It has been called one of the miracle nutrients of our time, and for good reason. Interest in this nutrient is now skyrocketing, with large, multi-center Phase III clinical trials scheduled in Parkinson’s, Huntington’s and Alzheimer’s diseases, and the publication this past June of a 200 page special issue of the journal Mitochondrion entirely devoted to CoQ10 (1).

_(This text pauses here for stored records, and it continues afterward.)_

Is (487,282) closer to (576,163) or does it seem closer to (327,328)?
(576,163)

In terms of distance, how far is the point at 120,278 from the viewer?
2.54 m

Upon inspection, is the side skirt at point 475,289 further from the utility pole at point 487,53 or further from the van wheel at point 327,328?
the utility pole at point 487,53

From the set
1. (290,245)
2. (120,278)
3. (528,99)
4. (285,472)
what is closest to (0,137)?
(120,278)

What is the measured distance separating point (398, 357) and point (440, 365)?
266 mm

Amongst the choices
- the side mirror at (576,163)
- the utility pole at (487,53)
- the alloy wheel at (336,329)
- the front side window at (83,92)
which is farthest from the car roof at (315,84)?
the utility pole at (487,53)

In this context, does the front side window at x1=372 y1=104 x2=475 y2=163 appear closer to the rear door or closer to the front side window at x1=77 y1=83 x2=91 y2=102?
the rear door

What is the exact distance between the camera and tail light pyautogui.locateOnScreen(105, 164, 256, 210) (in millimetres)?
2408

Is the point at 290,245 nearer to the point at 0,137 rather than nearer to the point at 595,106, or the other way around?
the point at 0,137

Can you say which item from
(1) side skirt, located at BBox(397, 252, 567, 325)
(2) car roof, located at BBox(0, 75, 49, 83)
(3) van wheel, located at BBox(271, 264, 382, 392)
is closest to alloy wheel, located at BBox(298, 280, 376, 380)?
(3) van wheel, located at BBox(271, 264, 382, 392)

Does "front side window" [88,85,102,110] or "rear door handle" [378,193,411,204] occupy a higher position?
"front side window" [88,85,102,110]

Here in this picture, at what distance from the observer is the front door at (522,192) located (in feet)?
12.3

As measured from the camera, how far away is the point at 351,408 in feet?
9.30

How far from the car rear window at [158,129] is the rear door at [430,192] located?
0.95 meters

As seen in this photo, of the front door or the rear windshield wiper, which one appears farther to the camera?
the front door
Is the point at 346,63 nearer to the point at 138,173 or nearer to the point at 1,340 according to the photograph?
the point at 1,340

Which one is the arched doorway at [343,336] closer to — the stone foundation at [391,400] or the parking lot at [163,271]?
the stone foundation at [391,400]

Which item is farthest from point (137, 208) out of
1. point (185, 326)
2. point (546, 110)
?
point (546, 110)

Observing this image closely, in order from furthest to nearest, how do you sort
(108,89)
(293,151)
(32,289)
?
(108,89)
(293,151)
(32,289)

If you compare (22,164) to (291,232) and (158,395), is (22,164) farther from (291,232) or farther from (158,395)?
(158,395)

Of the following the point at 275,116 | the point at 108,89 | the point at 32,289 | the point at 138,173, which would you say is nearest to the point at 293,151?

And yet until now—in fact, for the last 30 years—CoQ10 has only been available as a supplement in its oxidized form. That form is called ubiquinone. To replenish our bodies by taking the supplement, we’ve had to swallow oxidized coenzyme Q10 and convert it to the antioxidant form, known as ubiquinol. Only a small percentage of a standard oral dose of regular CoQ10 is actually bioavailable, according to cardiologist Salvatore Pepe of the Department of Cardiothoracic Surgery at Alfred Hospital and Monash University in Australia (2). Even so, CoQ10 is so potent that the oxidized supplement alone has been the subject of over 1500 peer-reviewed studies on the supplement’s powerful protective health effects. In some studies, individuals have needed doses as high as 3,000 milligrams a day of ubiquinone to increase blood levels enough to make a difference in disease.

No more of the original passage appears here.